Q&A with Cindy Taylor '84
6 April, 2018
Chair of the 12th Man Foundation Board of Trustees
What are some of your priorities while serving as chair of the board?
First, I think it's important to embrace Jimbo Fisher and his coaching staff. They have changed their lives and their families' lives to be part of the A&M family in hopes that this will be a great place for them to live and work. So, it's critical that we embrace the change and support them in every way.
It's also very important to get the donor base engaged with them. I'm very excited that Champions Council Weekend in March featured Coach Fisher as well as his new staff because we want the donor base to get exposure to them.
We have spent a tremendous amount of time and effort with the Game Day Experience Task Force. We tested some things last fall and plan to continue prioritizing and implementing improvements while integrating them with the new coaching staff.
We also need to finalize the construction and funding for Davis Diamond and E.B. Cushing Stadium. Internally, we need to complete and roll out our strategic plan that sets goals for the organization and helps everyone on staff direct their time, energy and effort in productive ways.
What are you most excited about regarding this year's board of trustees?
We have the great benefit of continuity of the past, and a wonderful thing about this organization is the fact that so many stay actively engaged and involved. I love that people serve for four years and you have three new faces on the board each year. I am confident Kevin McDonald, Don Meyer and Jay Graham are going to be fantastic additions to the board. They were chosen because of their commitment to the organization and their commitment to athletics.
What should donors expect from the 12th Man Foundation in 2018?
We are making donor satisfaction a priority. We want to hear from our donors, understand their concerns, needs and priorities, and try to be responsive to those to the extent that we can. The main thing is trying to make every experience the best it can be.
In some ways, fans coming to one of our facilities is similar to opening your home to guests. You want to be proud of what you have. We weren't proud of our softball facility and we didn't have a home for our track and field student-athletes. Those are things that we want to focus on to make optimal experiences for donors and fans. We also want productive environments for our student-athletes and coaching staffs.
A primary obligation that we have is to be responsible stewards of donors' money. With the investment they generously provide, we want to create great programs and facilities that everyone will be proud of.
What led you to pursue a career in business?

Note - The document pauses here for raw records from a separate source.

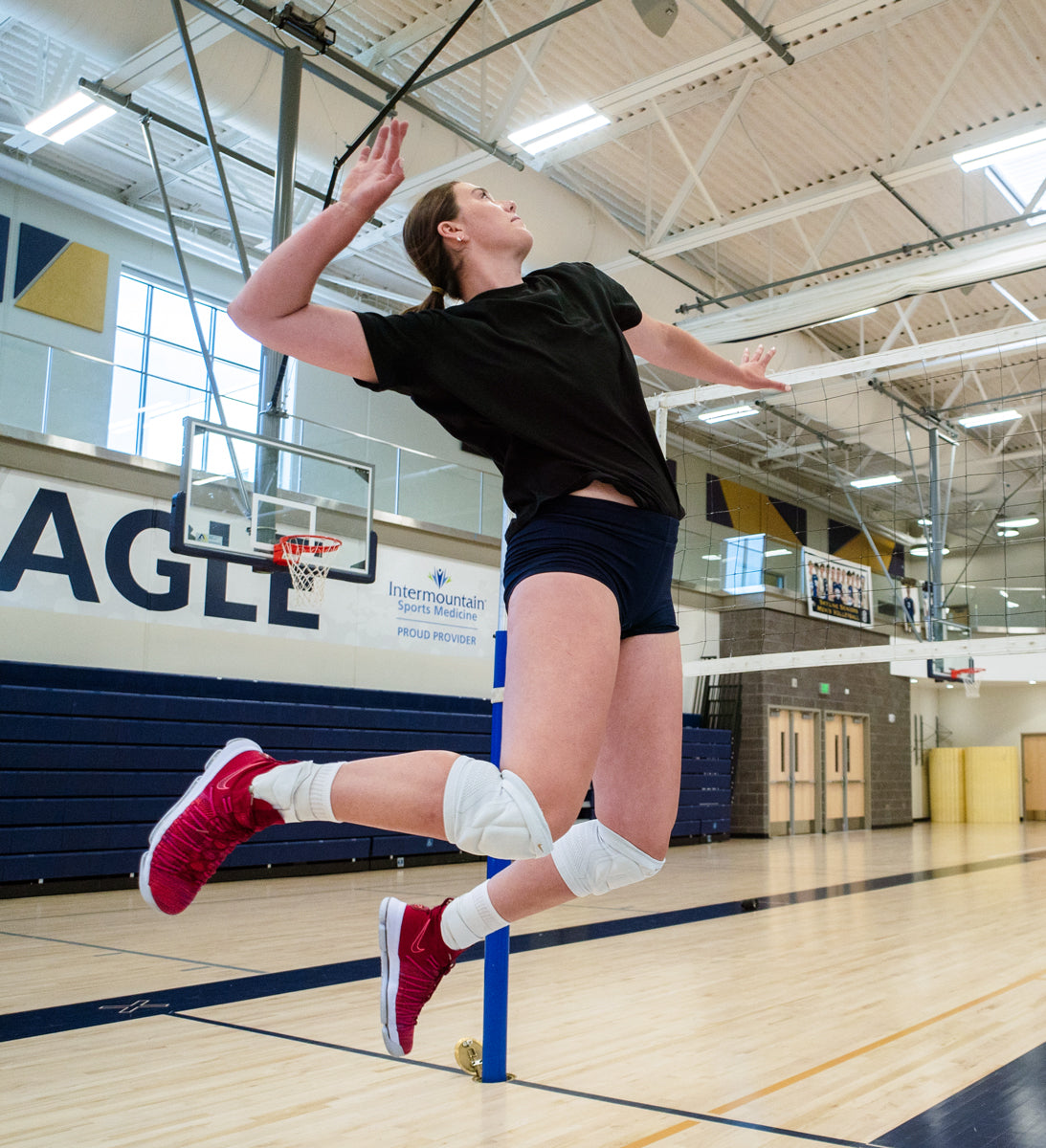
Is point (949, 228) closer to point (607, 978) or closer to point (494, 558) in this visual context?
point (494, 558)

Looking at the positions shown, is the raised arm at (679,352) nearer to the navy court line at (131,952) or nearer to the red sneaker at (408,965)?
the red sneaker at (408,965)

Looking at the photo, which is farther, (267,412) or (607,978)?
(267,412)

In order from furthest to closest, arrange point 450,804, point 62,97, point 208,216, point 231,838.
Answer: point 208,216 → point 62,97 → point 231,838 → point 450,804

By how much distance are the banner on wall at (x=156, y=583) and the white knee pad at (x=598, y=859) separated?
638 cm

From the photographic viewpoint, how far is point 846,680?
16797 mm

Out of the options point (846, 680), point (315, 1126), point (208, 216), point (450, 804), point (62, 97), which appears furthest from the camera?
point (846, 680)

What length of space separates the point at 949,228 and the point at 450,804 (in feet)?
38.5

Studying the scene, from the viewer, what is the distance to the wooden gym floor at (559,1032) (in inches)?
89.8

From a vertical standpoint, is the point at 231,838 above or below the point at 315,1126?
Result: above

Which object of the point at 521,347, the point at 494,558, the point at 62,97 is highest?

Growing up, I thought I wanted to be a coach. I tell anyone who coaches that they have the greatest impact early in a person's life. I later realized you don't get to just be a coach…you have to teach as well. While I liked teaching, it wasn't the career path I was looking for. Then, I thought I wanted to be a doctor, but I didn't have the kind of mentors to show me the path to achieve that dream.
I was fortunate. Somewhere along the way in high school I was directed toward business. I'm good at it…it's just something that I was designed to do. I've had great mentors and people who have given me opportunities to advance in my career.
What I do now is serve on the board of Texas Children's, and in a way that satisfies my passion for children and medicine. And the 12th Man Foundation satisfies my passion for athletics. You have to love what you do because it is a huge time commitment.
What inspired you to give back to Texas A&M Athletics?
First of all, I love athletics. I spend every spare moment doing something active outdoors whether it's playing tennis, riding a bike, walking, jogging or running a half marathon.
My husband, Allan, and I are former students. We have three boys — two who are former students and one who graduates in May. Our daughter-in-law and soon-to-be second daughter-in-law are also graduates. So, we love this university. We want to make it even better than it is for generations to come and we are willing to give back to ensure long-term success.
I always say to follow what you love and pursue your passion, and I think people tend to support what they are passionate about in life. Where we spend our time is where we want to donate our money and our energy. In addition to athletics, we support the Mays Business School and the engineering school.
For us, it was important to be exposed to the 12th Man Foundation's mission of funding scholarships, programs and facilities in support of championship athletics, and to understand that athletics is not supported by state funds. Rather, donors are the backbone of our athletic programs.
The largest single donation we have made was for the R.C. Slocum Nutrition Center. R.C. is one of our greatest ambassadors, so having his name associated with the facility made a big difference to Allan and I. After raising three boys who all played sports growing up, we understand the importance that proper nutrition has on athletics.
It all comes back to having the belief that the contributions you make not only have an impact on the quality and success of the programs, but obviously make a difference for the student-athletes themselves.